## Information shown:

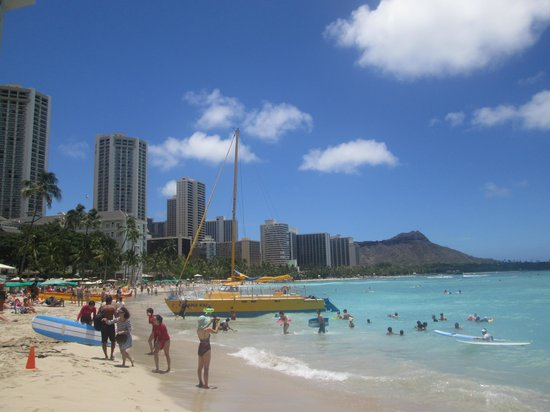 The Royal Hawaiian, a Luxury Collection Resort: Waikiki Beach...You can see Diamond Head
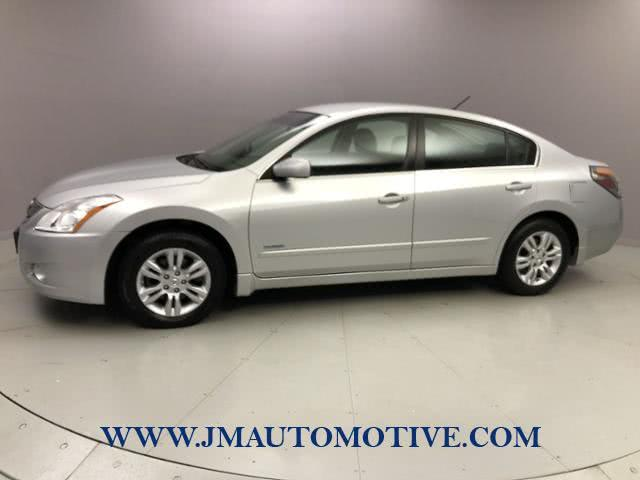 Used Nissan Altima 4dr Sdn I4 eCVT Hybrid 2010 | J&M Automotive Sls&Svc LLC. Naugatuck, Connecticut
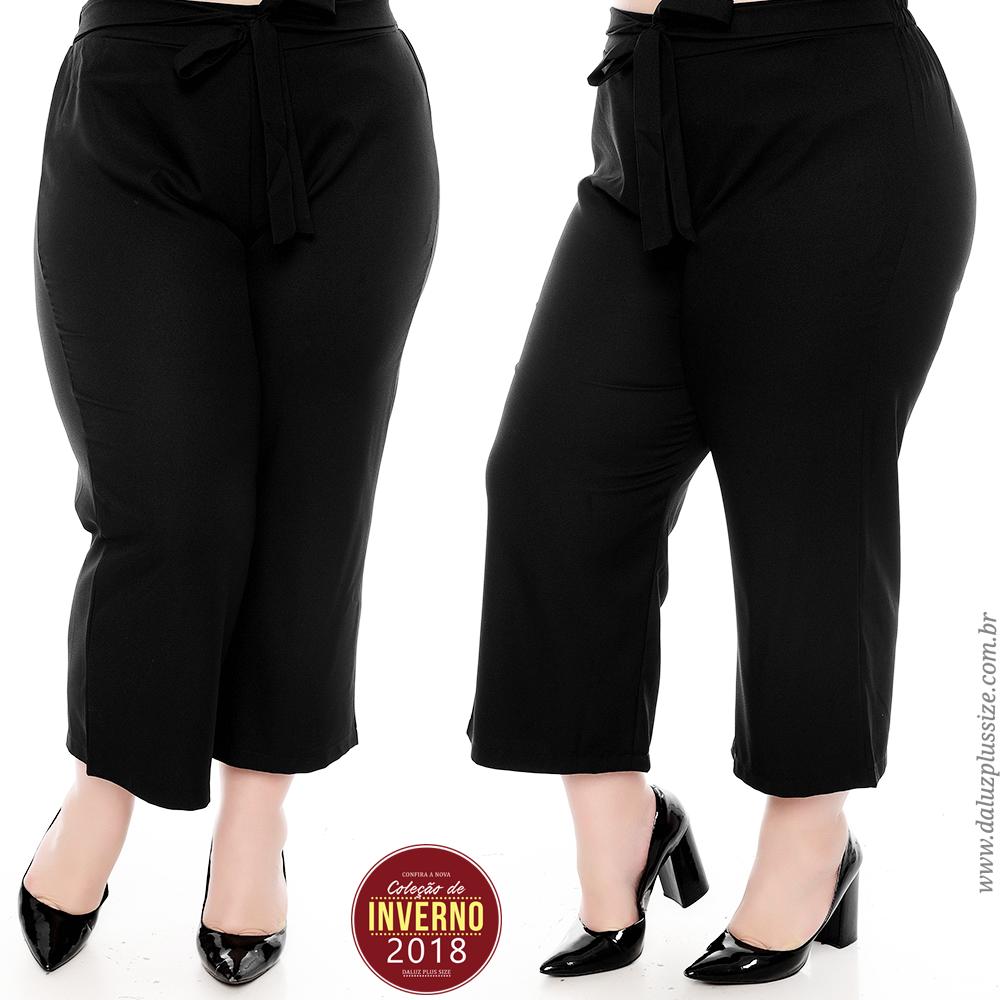 b826cf6aa Calça Pantacourt Plus Size Nezzy. Pantacourt confeccionada em poliéster,  elástico na cintura com detalhe em amarração.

## Exercise description:
Output nothing but the lines from the one containing "Used Nissan Altima" to the end of the listing, both ends included, reproduced exactly. Pictures stay out.

## Task answer:
 Used Nissan Altima 4dr Sdn I4 eCVT Hybrid 2010 | J&M Automotive Sls&Svc LLC. Naugatuck, Connecticut
 b826cf6aa Calça Pantacourt Plus Size Nezzy. Pantacourt confeccionada em poliéster,  elástico na cintura com detalhe em amarração.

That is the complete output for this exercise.